Każdy akapit pierwszej części przemówienia rozpoczynał się od pytania: „Czym jest Francja?”. Dominantą drugiej części przemówienia były zdania: „Jest cudem Francji, że…”. Wystąpienie zaś kończyło kilkadziesiąt zdań rozpoczynanych od: „Francja to…”. I znów, najwięcej zapadających w pamięci anafor stosuje we francuskiej polityce Sarkozy, najmniej – Le Pen. 
Po czwarte, wszelkie rekordy biją story spinnersi Sarkozy’ego w stosowaniu techniki „kopiuj – wklej”. Aż 20 proc. zdań wypowiadanych przez Sarkozy’ego zostało powtórzone kilkakrotnie w jednym wystąpieniu. Nie mówiąc już o tym, że najlepsze frazy i fragmenty wystąpień powtarzały się kilkakrotnie w różnych wystąpieniach, na różne tematy. Tak jakby powtarzanie, powtarzanie, i wciąż powtarzanie tej samej historii, aż do osiągnięcia efektu, było jednym z kluczy do jej upamiętnienia. 
Ostatnio zresztą okazało się, że fragmenty „kopiuj – wklej” zdarzają się tak często, że nową pasją Francuzów stało się ich śledzenie i porównywanie fragmentów wystąpień z różnych okresów oraz publikowanie ich w internecie. 
Okazało się na przykład, że Sarkozy powtórzył ostatnio zdanie po zdaniu swoje wystąpienie do rolników, wygłoszone już raz rok wcześniej. Ale, jak żartują koledzy z drużyny „Sarko”, jeśli wystąpienie było dobrze napisane, jeśli rok wcześniej porywało tłumy, dlaczego miałby swojego wystąpienia nie powtórzyć? 
Po piąte, w wystąpieniach Sarkozy’ego rzeczowniki i przymiotniki ustępują miejsca czasownikom. O ile Jean-Marie Le Pen zbliżał się pod tym względem do Charles’a de Gaulle’a i jeden czasownik towarzyszył dwóm rzeczownikom, sporo też było przymiotników, o tyle Sarkozy zaproponował opowieść składającą się głównie z czasowników.
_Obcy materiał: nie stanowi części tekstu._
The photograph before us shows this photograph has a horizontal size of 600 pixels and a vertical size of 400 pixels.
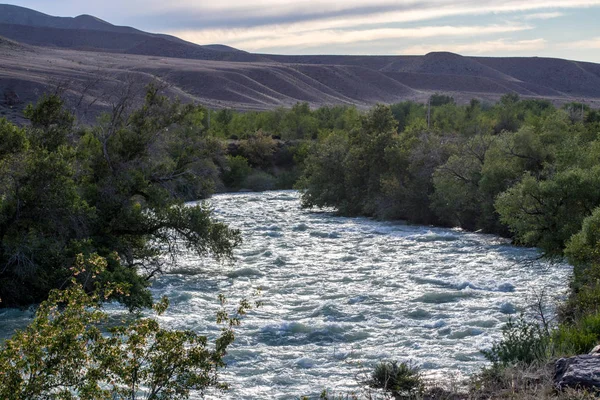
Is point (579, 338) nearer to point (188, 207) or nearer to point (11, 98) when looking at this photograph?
point (188, 207)

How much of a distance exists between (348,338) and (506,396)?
233 inches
To on zmienia, robi, planuje, dyskutuje, narzuca, wciąga, zachęca, proponuje, żąda, eskaluje, wymaga… 
Takie ustawienie wypowiedzi sugeruje dynamizm i ruch, przynależne w naturalny sposób tej prezydenturze. Dodatkowo wzmacniane przez autorów przemówień. Ostatnie, co można przecież zarzucić Sarkozy’emu, to to, że jego wystąpienia nie trzymają w napięciu, że nudzą. Nie, ani jego język, ani jego wystąpienia, ani prowadzona przez niego polityka na pewno nie są nijakie czy bezbarwne! 
Po szóste, język Sarkozy’ego łamie zasadę wpajaną wszystkim uczącym się języka francuskiego: nigdy nie zaczynamy zdania od „moi” lub „je” (ja). Tymczasem wszechobecny „hiperprezydent” uwielbił sobie pokazywać władczość, stosując właśnie ten tępiony przez nauczycieli zaimek na początku zdań. 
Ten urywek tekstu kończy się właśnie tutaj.